[DIRECTIONS]: The entries below should be transcribed in their entirety, exactly as written.

[RAW DATA]:
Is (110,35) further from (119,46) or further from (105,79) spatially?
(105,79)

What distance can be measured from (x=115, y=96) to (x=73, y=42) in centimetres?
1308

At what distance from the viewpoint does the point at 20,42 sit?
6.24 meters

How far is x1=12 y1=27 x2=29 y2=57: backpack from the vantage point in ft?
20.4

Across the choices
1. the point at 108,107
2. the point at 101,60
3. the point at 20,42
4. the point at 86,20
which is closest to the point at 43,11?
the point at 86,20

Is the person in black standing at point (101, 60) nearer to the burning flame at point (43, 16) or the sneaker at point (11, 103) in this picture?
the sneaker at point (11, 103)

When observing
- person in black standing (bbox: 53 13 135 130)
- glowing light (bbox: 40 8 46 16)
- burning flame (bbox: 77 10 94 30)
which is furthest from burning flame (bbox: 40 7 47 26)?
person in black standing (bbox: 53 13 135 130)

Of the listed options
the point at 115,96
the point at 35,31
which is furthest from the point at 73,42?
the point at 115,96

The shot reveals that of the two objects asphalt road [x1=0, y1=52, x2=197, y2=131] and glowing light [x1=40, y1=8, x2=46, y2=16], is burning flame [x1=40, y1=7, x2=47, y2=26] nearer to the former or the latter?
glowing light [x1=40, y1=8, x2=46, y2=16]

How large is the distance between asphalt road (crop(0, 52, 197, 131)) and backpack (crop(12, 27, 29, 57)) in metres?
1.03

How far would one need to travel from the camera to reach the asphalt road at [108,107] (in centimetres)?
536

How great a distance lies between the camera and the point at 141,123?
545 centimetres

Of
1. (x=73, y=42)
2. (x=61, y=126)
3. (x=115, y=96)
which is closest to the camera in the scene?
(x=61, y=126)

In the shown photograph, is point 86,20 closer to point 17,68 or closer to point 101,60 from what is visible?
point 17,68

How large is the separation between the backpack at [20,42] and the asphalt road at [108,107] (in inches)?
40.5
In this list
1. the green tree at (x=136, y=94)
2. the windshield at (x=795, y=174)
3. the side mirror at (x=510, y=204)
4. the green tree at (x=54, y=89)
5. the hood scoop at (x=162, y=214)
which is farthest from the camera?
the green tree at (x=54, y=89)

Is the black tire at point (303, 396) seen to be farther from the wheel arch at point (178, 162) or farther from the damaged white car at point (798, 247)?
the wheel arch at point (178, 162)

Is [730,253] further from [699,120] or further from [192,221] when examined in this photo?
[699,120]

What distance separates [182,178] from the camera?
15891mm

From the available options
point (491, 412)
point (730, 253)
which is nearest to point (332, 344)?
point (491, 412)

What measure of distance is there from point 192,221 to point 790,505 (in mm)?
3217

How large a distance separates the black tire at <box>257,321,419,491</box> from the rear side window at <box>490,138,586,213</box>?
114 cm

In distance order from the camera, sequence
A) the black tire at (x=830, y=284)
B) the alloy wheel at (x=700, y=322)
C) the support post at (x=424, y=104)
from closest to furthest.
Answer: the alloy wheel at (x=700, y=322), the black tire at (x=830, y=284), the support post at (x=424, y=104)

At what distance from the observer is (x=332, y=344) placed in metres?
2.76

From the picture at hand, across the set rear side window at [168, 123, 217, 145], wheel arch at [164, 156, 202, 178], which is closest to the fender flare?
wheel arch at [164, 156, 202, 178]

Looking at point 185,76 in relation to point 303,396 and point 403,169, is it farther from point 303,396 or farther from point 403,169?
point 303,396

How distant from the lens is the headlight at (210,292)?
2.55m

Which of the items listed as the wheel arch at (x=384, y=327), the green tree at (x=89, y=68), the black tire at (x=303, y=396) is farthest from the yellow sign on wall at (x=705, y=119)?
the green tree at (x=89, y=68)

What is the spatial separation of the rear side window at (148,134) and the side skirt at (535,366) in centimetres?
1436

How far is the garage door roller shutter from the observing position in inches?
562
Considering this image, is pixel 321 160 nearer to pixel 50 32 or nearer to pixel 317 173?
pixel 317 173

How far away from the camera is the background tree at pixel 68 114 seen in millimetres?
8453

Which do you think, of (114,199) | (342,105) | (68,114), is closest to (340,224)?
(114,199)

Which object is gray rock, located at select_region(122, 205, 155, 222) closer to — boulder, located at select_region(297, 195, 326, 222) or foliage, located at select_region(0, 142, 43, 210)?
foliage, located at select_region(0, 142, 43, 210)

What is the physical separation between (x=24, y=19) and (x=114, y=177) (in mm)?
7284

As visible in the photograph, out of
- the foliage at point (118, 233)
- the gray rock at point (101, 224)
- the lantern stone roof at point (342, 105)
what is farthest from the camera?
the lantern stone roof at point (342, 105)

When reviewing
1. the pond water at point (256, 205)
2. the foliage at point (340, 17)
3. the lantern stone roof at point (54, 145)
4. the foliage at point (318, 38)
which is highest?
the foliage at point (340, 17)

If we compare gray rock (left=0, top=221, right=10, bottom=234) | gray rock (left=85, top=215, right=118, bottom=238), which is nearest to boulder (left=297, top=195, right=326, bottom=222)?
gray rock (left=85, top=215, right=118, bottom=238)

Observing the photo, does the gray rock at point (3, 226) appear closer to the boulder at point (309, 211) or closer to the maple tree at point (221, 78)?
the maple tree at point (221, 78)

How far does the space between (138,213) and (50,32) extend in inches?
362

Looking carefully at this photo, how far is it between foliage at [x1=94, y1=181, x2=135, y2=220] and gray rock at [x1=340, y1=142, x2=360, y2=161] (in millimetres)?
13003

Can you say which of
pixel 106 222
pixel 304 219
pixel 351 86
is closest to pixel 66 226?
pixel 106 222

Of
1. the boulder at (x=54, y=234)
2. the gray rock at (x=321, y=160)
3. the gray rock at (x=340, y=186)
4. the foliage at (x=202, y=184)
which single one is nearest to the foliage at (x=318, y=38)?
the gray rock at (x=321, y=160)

[RESULT OF THE EXERCISE]:
Is (110,35) further from (119,46) or further from (105,79) spatially?
(105,79)

What distance can be measured from (x=115, y=96) to (x=73, y=42) in centimetres?
1308

At what distance from the viewpoint does the point at 20,42 sit?
6.24 meters

How far is x1=12 y1=27 x2=29 y2=57: backpack from the vantage point in ft?
20.4

Across the choices
1. the point at 108,107
2. the point at 101,60
3. the point at 20,42
4. the point at 86,20
which is closest to the point at 43,11?
the point at 86,20

Is the person in black standing at point (101, 60) nearer to the burning flame at point (43, 16) or the sneaker at point (11, 103) in this picture?
the sneaker at point (11, 103)

When observing
- person in black standing (bbox: 53 13 135 130)
- glowing light (bbox: 40 8 46 16)
- burning flame (bbox: 77 10 94 30)
which is furthest from burning flame (bbox: 40 7 47 26)?
person in black standing (bbox: 53 13 135 130)

Of the listed options
the point at 115,96
the point at 35,31
which is furthest from the point at 73,42?
the point at 115,96

The shot reveals that of the two objects asphalt road [x1=0, y1=52, x2=197, y2=131] and glowing light [x1=40, y1=8, x2=46, y2=16], is burning flame [x1=40, y1=7, x2=47, y2=26] nearer to the former or the latter?
glowing light [x1=40, y1=8, x2=46, y2=16]

How large is the distance between asphalt road (crop(0, 52, 197, 131)) and backpack (crop(12, 27, 29, 57)) in metres?
1.03

How far would one need to travel from the camera to reach the asphalt road at [108,107] (in centimetres)?
536

How great a distance lies between the camera and the point at 141,123?
545 centimetres

Of
1. (x=73, y=42)
2. (x=61, y=126)
3. (x=115, y=96)
which is closest to the camera in the scene?
(x=61, y=126)

In the shown photograph, is point 86,20 closer to point 17,68 or closer to point 101,60 from what is visible?
point 17,68

How large is the separation between the backpack at [20,42] and the asphalt road at [108,107] (in inches)?
40.5
In this list
1. the green tree at (x=136, y=94)
2. the windshield at (x=795, y=174)
3. the side mirror at (x=510, y=204)
4. the green tree at (x=54, y=89)
5. the hood scoop at (x=162, y=214)
which is farthest from the camera?
the green tree at (x=54, y=89)

Is the black tire at point (303, 396) seen to be farther from the wheel arch at point (178, 162) or farther from the damaged white car at point (798, 247)?
the wheel arch at point (178, 162)

Is [730,253] further from [699,120] or further from [192,221] when examined in this photo?
[699,120]

What distance separates [182,178] from the camera?
15891mm

From the available options
point (491, 412)
point (730, 253)
which is nearest to point (332, 344)?
point (491, 412)

What measure of distance is there from point 192,221 to point 790,505 (in mm)?
3217

How large a distance separates the black tire at <box>257,321,419,491</box> from the rear side window at <box>490,138,586,213</box>?
114 cm

In distance order from the camera, sequence
A) the black tire at (x=830, y=284)
B) the alloy wheel at (x=700, y=322)
C) the support post at (x=424, y=104)
from closest to furthest.
Answer: the alloy wheel at (x=700, y=322), the black tire at (x=830, y=284), the support post at (x=424, y=104)

At what distance from the observer is (x=332, y=344) placed in metres?
2.76

From the picture at hand, across the set rear side window at [168, 123, 217, 145], wheel arch at [164, 156, 202, 178], which is closest to the fender flare?
wheel arch at [164, 156, 202, 178]

Looking at point 185,76 in relation to point 303,396 and point 403,169, is it farther from point 303,396 or farther from point 403,169?
point 303,396

How distant from the lens is the headlight at (210,292)?
2.55m

Which of the items listed as the wheel arch at (x=384, y=327), the green tree at (x=89, y=68), the black tire at (x=303, y=396) is farthest from the yellow sign on wall at (x=705, y=119)?
the green tree at (x=89, y=68)

What is the spatial separation of the rear side window at (148,134) and the side skirt at (535,366) in centimetres?
1436

How far is the garage door roller shutter from the observing position in inches?
562
Considering this image, is pixel 321 160 nearer to pixel 50 32 or nearer to pixel 317 173?
pixel 317 173

How far away from the camera is the background tree at pixel 68 114 seen in millimetres?
8453

Which do you think, of (114,199) | (342,105) | (68,114), is closest to (340,224)?
(114,199)

Which object is gray rock, located at select_region(122, 205, 155, 222) closer to — boulder, located at select_region(297, 195, 326, 222) or foliage, located at select_region(0, 142, 43, 210)?
foliage, located at select_region(0, 142, 43, 210)

What is the physical separation between (x=24, y=19) and (x=114, y=177) (in mm)?
7284

As visible in the photograph, out of
- the foliage at point (118, 233)
- the gray rock at point (101, 224)
- the lantern stone roof at point (342, 105)
what is farthest from the camera?
the lantern stone roof at point (342, 105)

When reviewing
1. the pond water at point (256, 205)
2. the foliage at point (340, 17)
3. the lantern stone roof at point (54, 145)
4. the foliage at point (318, 38)
which is highest?
the foliage at point (340, 17)

If we compare gray rock (left=0, top=221, right=10, bottom=234) | gray rock (left=85, top=215, right=118, bottom=238), which is nearest to boulder (left=297, top=195, right=326, bottom=222)?
gray rock (left=85, top=215, right=118, bottom=238)

Observing the photo, does the gray rock at point (3, 226) appear closer to the boulder at point (309, 211) or closer to the maple tree at point (221, 78)?
the maple tree at point (221, 78)

How far does the space between (138,213) and (50,32) extend in inches?
362

Looking carefully at this photo, how far is it between foliage at [x1=94, y1=181, x2=135, y2=220] and gray rock at [x1=340, y1=142, x2=360, y2=161] (in millimetres)?
13003

Can you say which of
pixel 106 222
pixel 304 219
pixel 351 86
is closest to pixel 66 226?
pixel 106 222

Of
1. the boulder at (x=54, y=234)
2. the gray rock at (x=321, y=160)
3. the gray rock at (x=340, y=186)
4. the foliage at (x=202, y=184)
which single one is nearest to the foliage at (x=318, y=38)?
the gray rock at (x=321, y=160)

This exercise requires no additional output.